(DOCUMENT EXCERPT Opens)
Most people experience mood swings from time to time. Some people are in this mode than others, often due to business or personal stress. However, the mood swings that affect people with bipolar disorder are severe and can affect their ability to cope with normal, everyday life.
When a person with bipolar disorder suffers from a depressive attack, he or she can feel extremely low, and may experience feelings of helplessness. It is not uncommon that the person suffering from bipolar disorder will lose interest in normal activities and avoid spending time with friends or family. When the person’s mood shifts to a manic attack, a person with bipolar disorder can become hyperactive, impulsive, or aggressive.
Bipolar disorder often begins to develop during adolescence or the early adult years and can have a profound effect on a person’s life if left untreated. This disorder typically will disrupt all areas of life including relationships and the person’s ability to maintain employment. Bipolar conditions can be difficult to diagnose at first since the symptoms may appear to be unrelated to bizarre behavior. A person suffering from bipolar disorder may think that they are at fault for their chaotic way of handling stressful situations and the day-to-day pressures of life.
Although bipolar disorder is a long-term condition, the good news is that it can be managed effectively with medication and counseling. Often, a psychiatrist will have to work with the bipolar patient to find the correct dosage and type of prescribed medications needed to lessen the mood swings.
What causes bipolar disorder?
The cause of bipolar disorder is unknown. Researchers have found that a number of common factors could contribute to the onset of the condition. These factors include:
Genetics: You are more likely to suffer from bipolar disorder if a close relative, such as a parent or sibling, also has the condition.
Hormonal imbalance: Bipolar disorder may be caused by a hormonal imbalance.
Brain chemicals: People with bipolar disorder may be prone to a chemical imbalance that affects the functioning of the brain.
Stress or trauma: A stressful or traumatic event in a person’s life could be a trigger for onset of bipolar disorder.
Mental health conditions: Certain mental health conditions may increase the risk of developing bipolar disorder, for example, attention deficit hyperactivity disorder (ADHD), post-traumatic stress disorder (PTSD), anxiety disorder and agoraphobia/social phobia.
Health conditions: Studies have shown that people who suffer from heart or thyroid disorders may have a predisposition for developing bipolar disorder. It is also more likely to occur in people who are obese.
Substance abuse and addiction: Bipolar disorder is more common in people who are addicted to alcohol or drugs. Sufferers may have turned to drugs or alcohol as a way of coping with their symptoms but, the truth is that alcohol and drugs can worsen the symptoms of bipolar disorder.
What are the symptoms of bipolar disorder?
People with bipolar disorder experience heightened states of emotion known as “mood episodes”. Mood episodes are felt intensely and alternate between distinct periods of depression and periods of overexcitement or hyperactivity. Mood episodes can seriously affect the overall quality of the sufferer’s life.
Symptoms of bipolar disorder are never the same for any two people. The conditioned is experienced differently in each individual. Symptoms can be divided into two categories – behavioral symptoms and mood symptoms.
(DOCUMENT EXCERPT Closes)
(GIVEN RECORDS Opens)
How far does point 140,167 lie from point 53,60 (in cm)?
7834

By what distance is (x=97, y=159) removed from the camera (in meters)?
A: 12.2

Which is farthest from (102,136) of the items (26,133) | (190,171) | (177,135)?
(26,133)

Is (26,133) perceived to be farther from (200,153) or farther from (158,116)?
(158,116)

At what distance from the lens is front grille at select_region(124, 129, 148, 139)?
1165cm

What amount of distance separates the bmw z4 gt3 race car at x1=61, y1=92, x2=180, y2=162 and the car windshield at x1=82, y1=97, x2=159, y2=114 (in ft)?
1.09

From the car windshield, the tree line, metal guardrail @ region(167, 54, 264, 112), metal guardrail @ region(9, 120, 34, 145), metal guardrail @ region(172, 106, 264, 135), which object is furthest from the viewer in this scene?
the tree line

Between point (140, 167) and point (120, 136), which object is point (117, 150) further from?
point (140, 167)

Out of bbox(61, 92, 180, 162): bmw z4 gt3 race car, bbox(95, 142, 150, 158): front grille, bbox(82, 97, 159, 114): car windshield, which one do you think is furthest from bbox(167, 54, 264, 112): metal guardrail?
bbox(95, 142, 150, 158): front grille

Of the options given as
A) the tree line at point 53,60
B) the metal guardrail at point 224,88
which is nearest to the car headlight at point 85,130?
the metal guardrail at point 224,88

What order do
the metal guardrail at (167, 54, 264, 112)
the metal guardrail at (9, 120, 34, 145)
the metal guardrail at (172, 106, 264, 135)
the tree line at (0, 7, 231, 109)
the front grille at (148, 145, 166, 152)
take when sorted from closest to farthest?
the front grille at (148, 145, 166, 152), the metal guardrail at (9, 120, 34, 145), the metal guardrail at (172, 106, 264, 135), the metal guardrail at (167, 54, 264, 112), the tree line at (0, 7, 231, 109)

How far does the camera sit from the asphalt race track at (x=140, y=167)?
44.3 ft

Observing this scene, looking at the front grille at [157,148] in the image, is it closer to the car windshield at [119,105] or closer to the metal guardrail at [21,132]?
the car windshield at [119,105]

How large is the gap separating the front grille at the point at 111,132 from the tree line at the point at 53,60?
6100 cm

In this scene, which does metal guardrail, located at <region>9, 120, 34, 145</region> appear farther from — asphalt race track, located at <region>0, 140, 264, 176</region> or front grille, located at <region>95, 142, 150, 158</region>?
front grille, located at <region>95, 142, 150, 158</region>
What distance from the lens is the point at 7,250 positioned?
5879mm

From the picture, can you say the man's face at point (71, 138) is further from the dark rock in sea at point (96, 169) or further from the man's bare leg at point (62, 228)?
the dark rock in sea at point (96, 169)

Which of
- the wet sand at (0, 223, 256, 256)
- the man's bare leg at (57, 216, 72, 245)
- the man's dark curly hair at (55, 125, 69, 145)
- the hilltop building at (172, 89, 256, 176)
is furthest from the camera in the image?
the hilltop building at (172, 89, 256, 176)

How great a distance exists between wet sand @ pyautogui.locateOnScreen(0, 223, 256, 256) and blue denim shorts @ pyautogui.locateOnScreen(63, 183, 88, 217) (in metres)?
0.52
(GIVEN RECORDS Closes)
> [WHAT THIS TASK INVOLVES]:
From the bipolar disorder text above, extract everything from "Substance abuse and" down to "and mood symptoms." word for word.

> [FINISHED TASK]:
Substance abuse and addiction: Bipolar disorder is more common in people who are addicted to alcohol or drugs. Sufferers may have turned to drugs or alcohol as a way of coping with their symptoms but, the truth is that alcohol and drugs can worsen the symptoms of bipolar disorder.
What are the symptoms of bipolar disorder?
People with bipolar disorder experience heightened states of emotion known as “mood episodes”. Mood episodes are felt intensely and alternate between distinct periods of depression and periods of overexcitement or hyperactivity. Mood episodes can seriously affect the overall quality of the sufferer’s life.
Symptoms of bipolar disorder are never the same for any two people. The conditioned is experienced differently in each individual. Symptoms can be divided into two categories – behavioral symptoms and mood symptoms.